| Prep Time | Cook Time | Serves |
|---|---|---|
| 20 mins | 20 mins | 4 |
This recipe uses homemade mayonnaise, to give a richer superior flavour. It can be made quickly and easily in a blender or food processor.
1 Put the egg yolks, lemon juice and mustard in the small bowl of a food processor and process for 30 seconds or until well combined. With the motor running, slowly add the olive oil until the mixture forms a thick creamy mayonnaise. Season with sea salt and freshly ground black pepper. Spoon mayonnaise into a bowl, cover with plastic wrap and refrigerate until required.
2 Line a steamer basket with a sheet of baking paper. Put the chicken breast fillets on baking paper and cover with the basket lid.
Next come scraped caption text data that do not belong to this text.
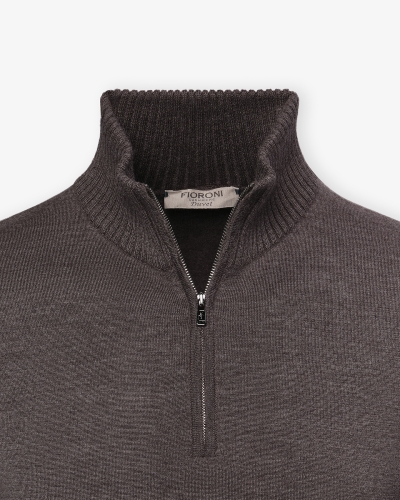Fioroni - Half zip cashmere duvet - Greige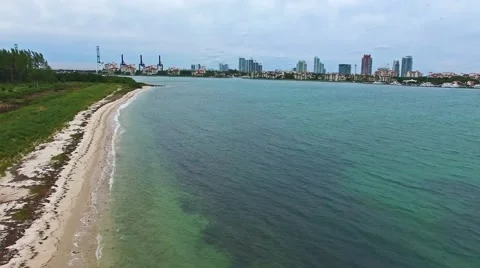 Aerial 4K Virginia Key and Fisher Island in Key Biscayne, Florida Stock Footage 59125350
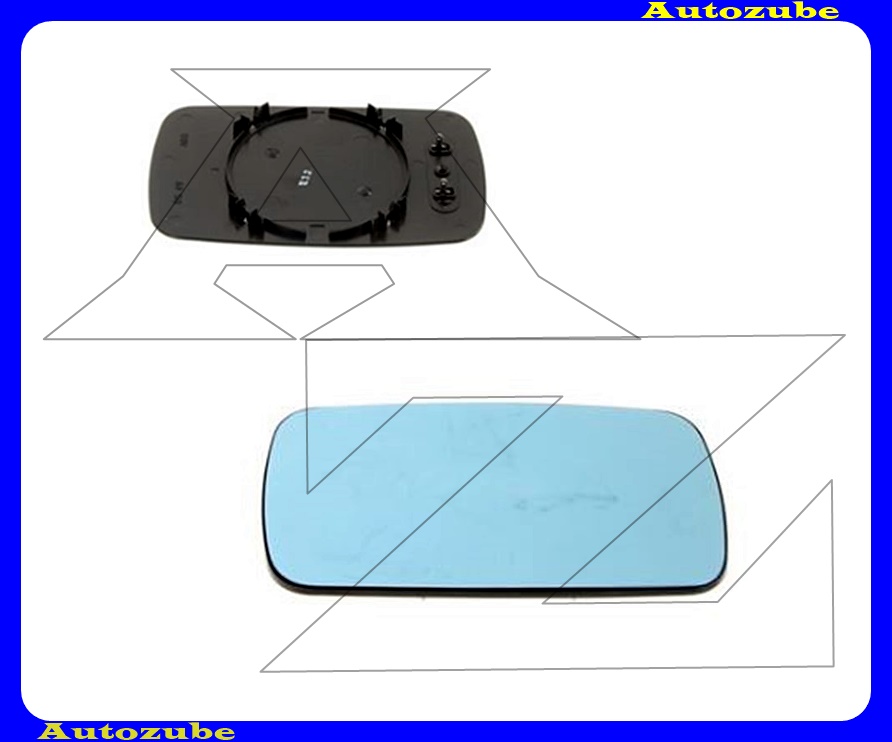 Visszapillantó tükörlap oldalfüggetlen, fűthető-domború-kék /155mm/ (tartólappal)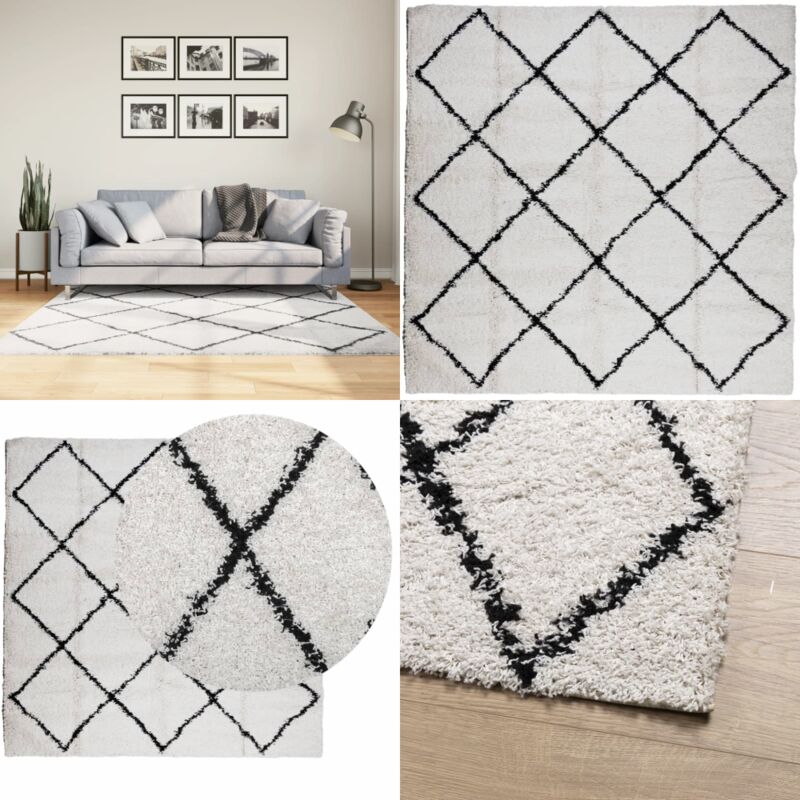 Vidaxl - Teppich Shaggy Hochflor Modern Creme und Schwarz 160x160 cm - Shaggy-Teppich - Hochflor-Teppich - Cremefarbener Teppich - Schwarzer Teppich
Put the steamer basket over a saucepan of simmering water and steam over a low heat for 15-20 minutes or until the chicken is cooked through. Transfer chicken to a plate to cool and shred when cold.
3 Put 4 slices of the bread on a flat surface. Top each with the shredded chicken, then sprinkle with the toasted almonds. Put a spoonful of mayonnaise over the chicken, top with watercress sprigs and serve. Or, put another slice of bread on top, and cut the bread into triangles or fingers to serve.